Con Man Sought For Defrauding Adoptive Families
For many families in the United States, international adoption can be a last hope for making their home complete. For years, international adoptions have been on the rise, and while any adoption process can be difficult, authorities say one man -- Orson Mozes -- capitalized on his clients' trust and hopes for a child.
Mozes' Adoption International Program (AIP), while licensed in Pennsylvania, was actually run from Mozes' lavish Montecito mansion in Central California. When prospective parents began the process, authorities tell AMW that Mozes claimed to have extensive contacts in Russia, Kazakhstan, and the Ukraine, which yielded only the best and healthiest children.
Mozes also boasted about his 80 percent success rate of uniting a child with a family.
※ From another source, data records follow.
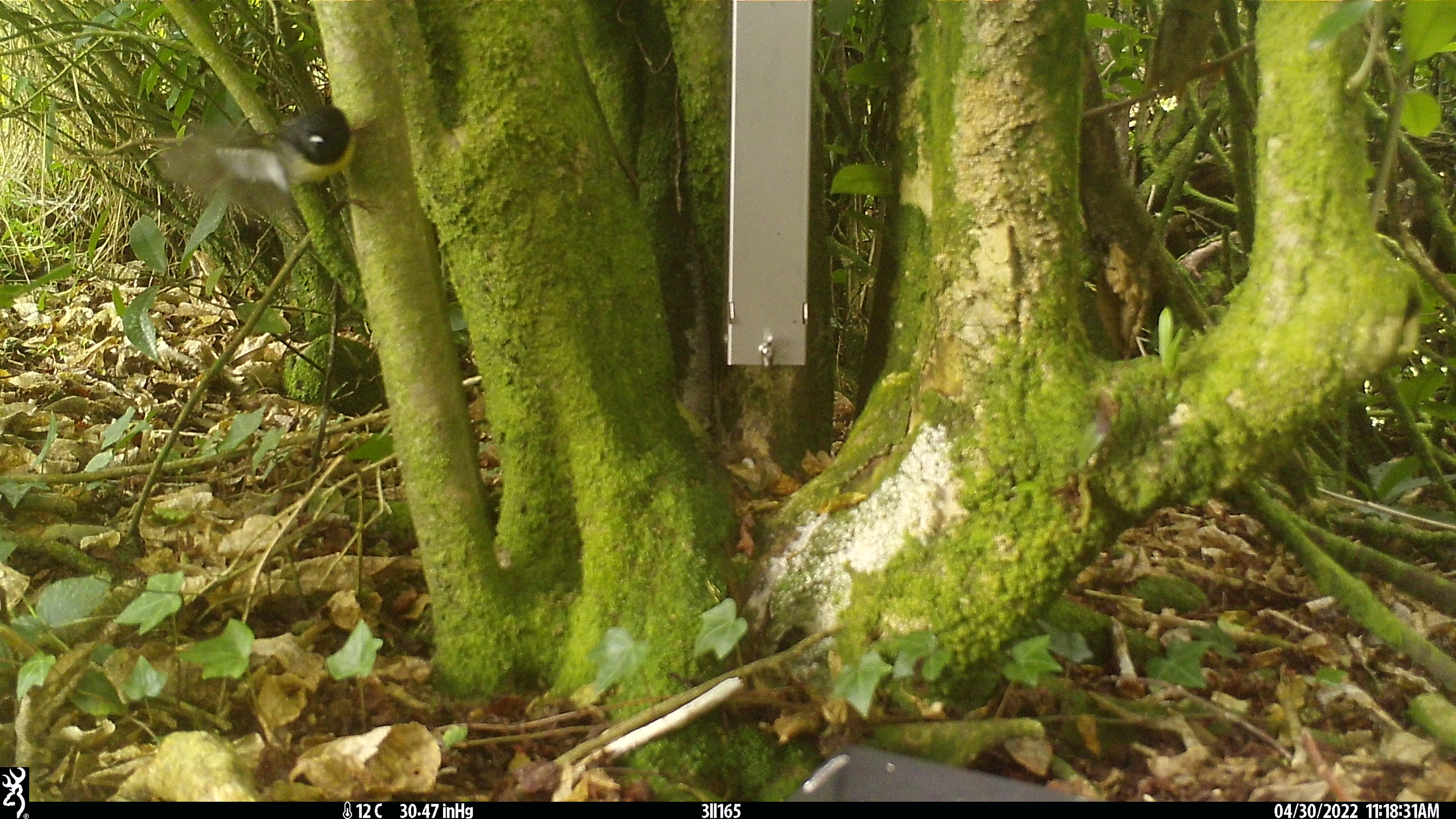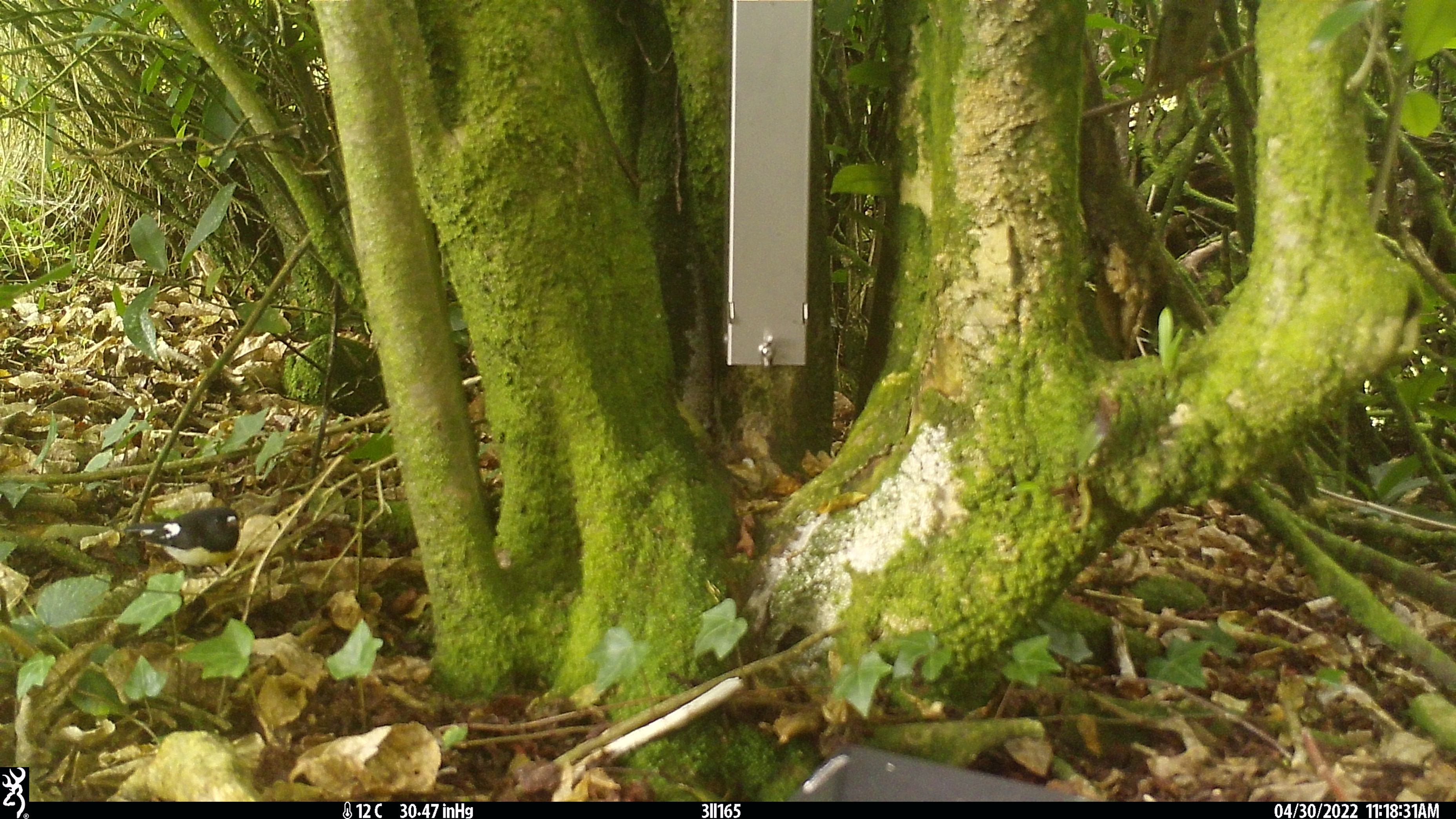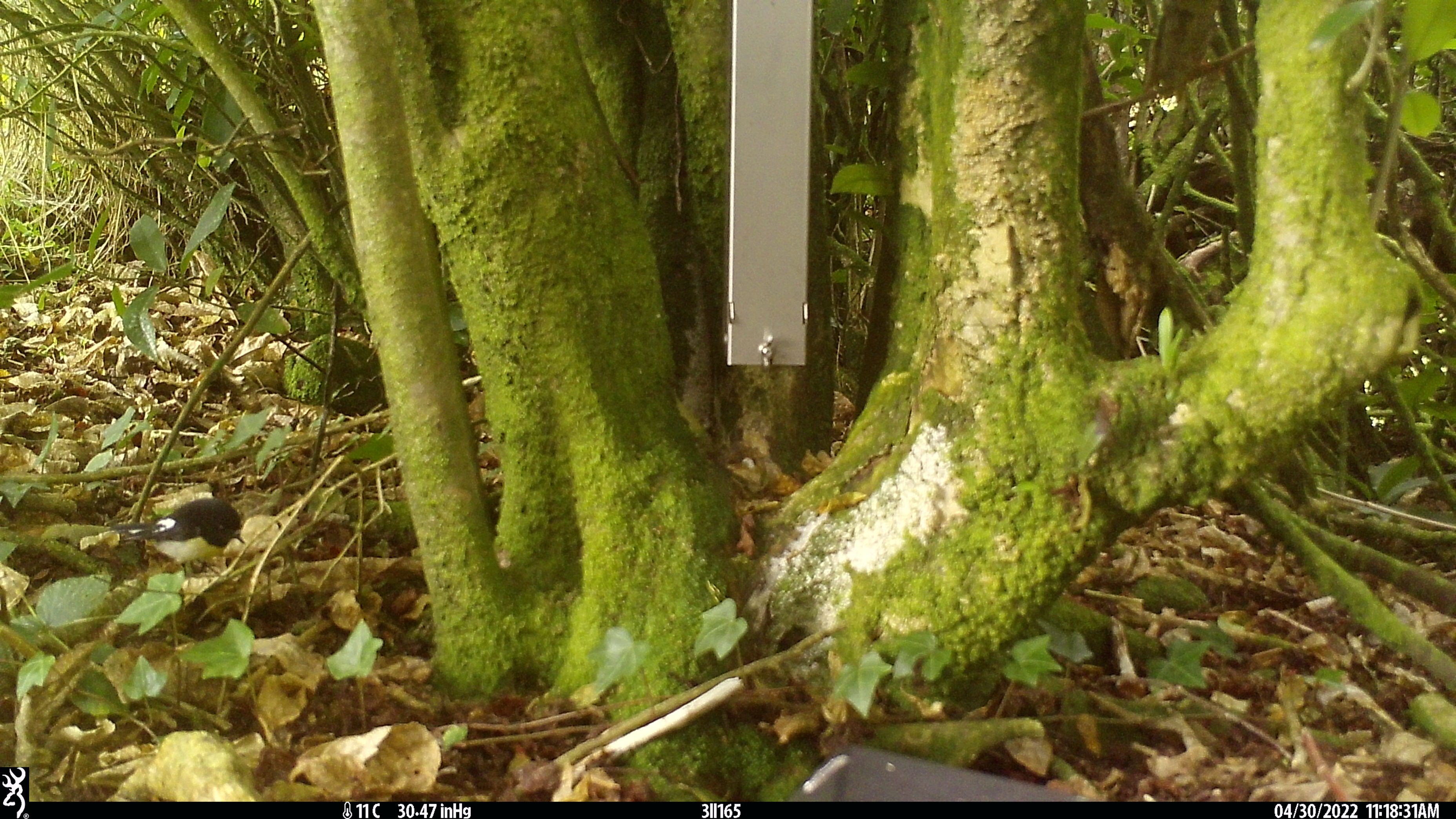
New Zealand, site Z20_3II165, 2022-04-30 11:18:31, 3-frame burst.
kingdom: Animalia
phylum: Chordata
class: Aves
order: Passeriformes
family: Petroicidae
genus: Petroica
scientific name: Petroica macrocephala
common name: tomtit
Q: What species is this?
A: Tomtit (Petroica macrocephala).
All along the way, Mozes made repeated assurances that his company would be able to streamline the adoption process.
In most cases, prospective parents would find a picture of a child on a website that would put them in contact with AIP. Mozes would instruct his new clients to open a FedEx account, and to send an agency fee of between $7,000 and $11,000 to hold the child.
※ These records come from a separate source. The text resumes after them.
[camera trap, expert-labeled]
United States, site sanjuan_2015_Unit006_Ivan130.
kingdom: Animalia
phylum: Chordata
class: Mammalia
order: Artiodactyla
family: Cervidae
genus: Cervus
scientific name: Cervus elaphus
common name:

Investigators say Mozes neglected to tell his clients that holding children, who are called "referrals" in the adoption world, is impossible in some countries, especially Kazakhstan.
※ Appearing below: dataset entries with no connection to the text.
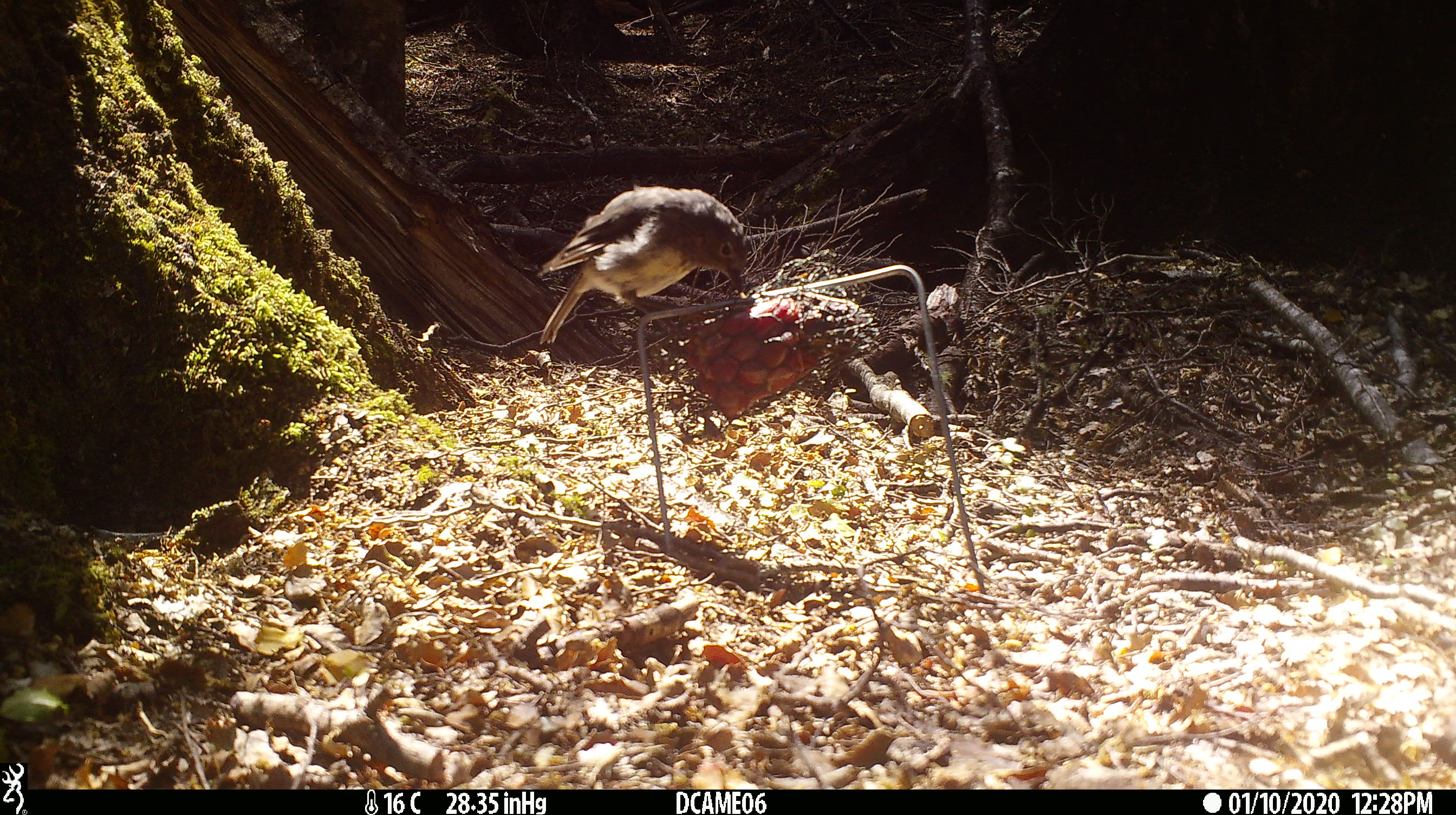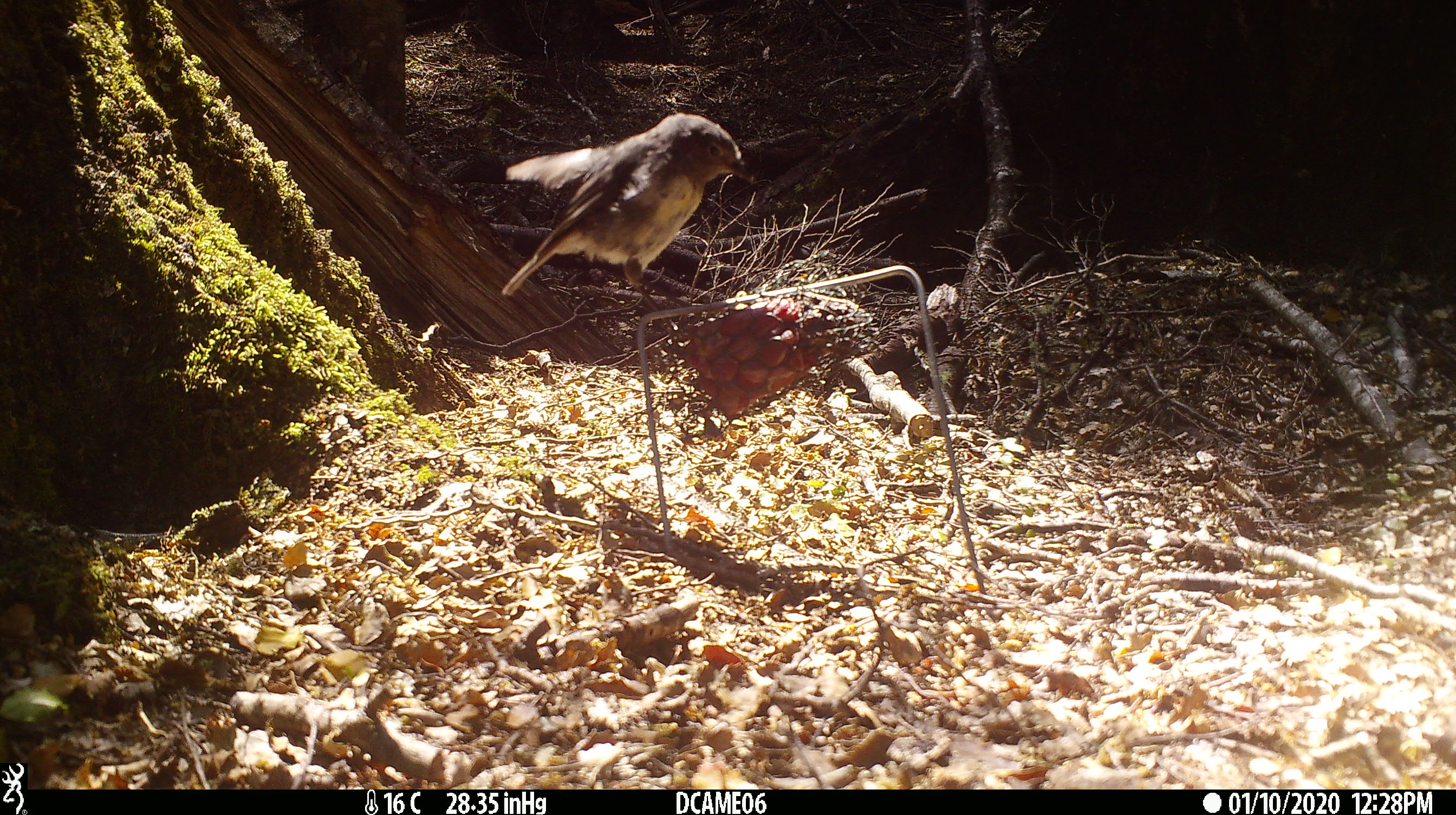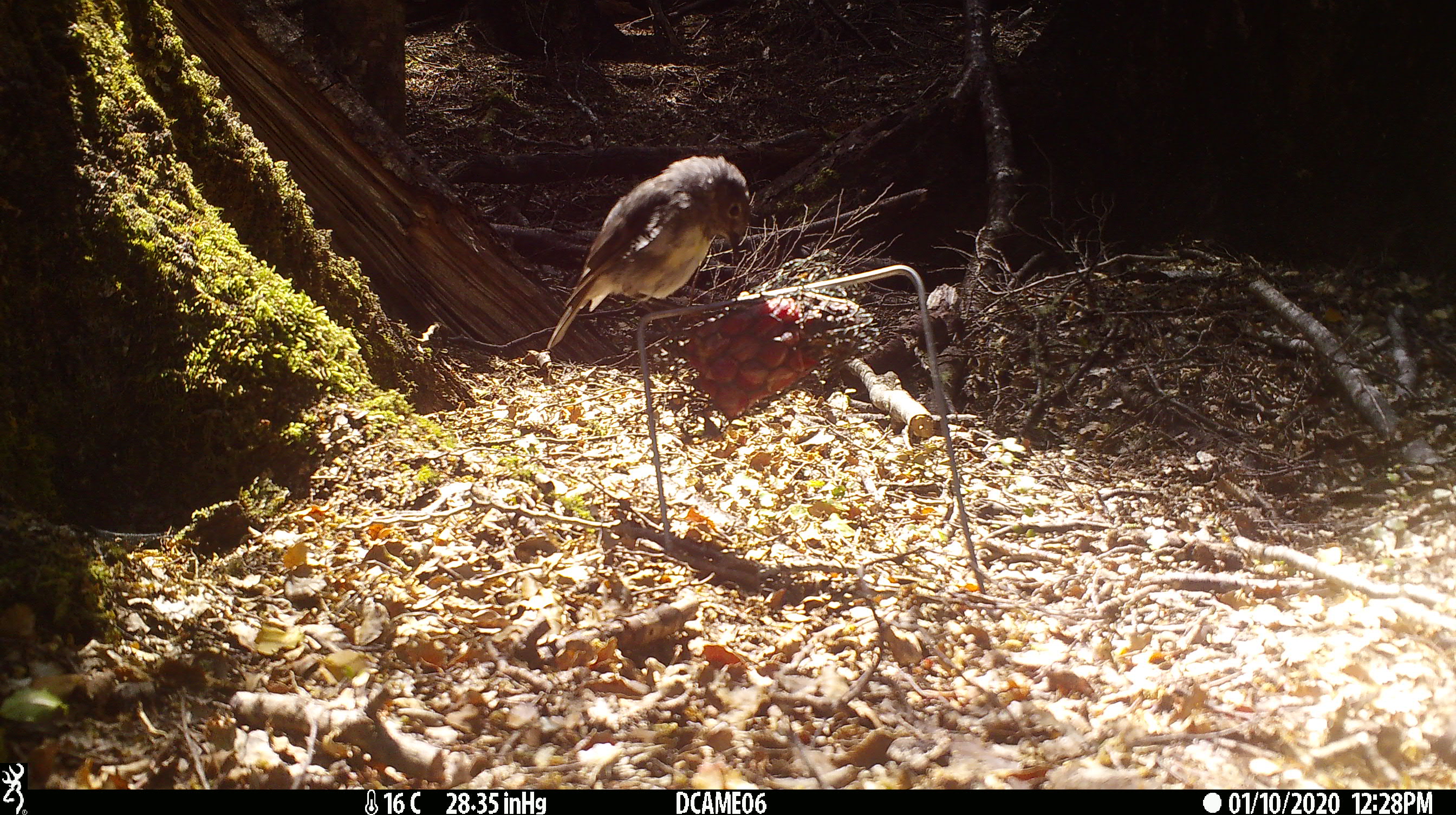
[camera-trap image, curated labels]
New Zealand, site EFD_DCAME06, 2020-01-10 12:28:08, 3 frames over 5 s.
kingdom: Animalia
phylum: Chordata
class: Aves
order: Passeriformes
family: Petroicidae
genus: Petroica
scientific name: Petroica australis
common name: new zealand robin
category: robin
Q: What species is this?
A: Robin (new zealand robin) (Petroica australis).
According to investigators, Mozes, on at least ten known occasions, promised the same child to multiple adoptive parents.
Authorities say that the majority of prospective parents trying to adopt through AIP were told -- after paying large sums of money, investing a great deal of time, paying additional funds for home studies, and completing INS paperwork -- that their child was no longer available.
Mozes often told families that a relative or birth mother had reclaimed the child or that country officials or orphanage staff had made a mistake.
Sometimes he offered no explanation at all.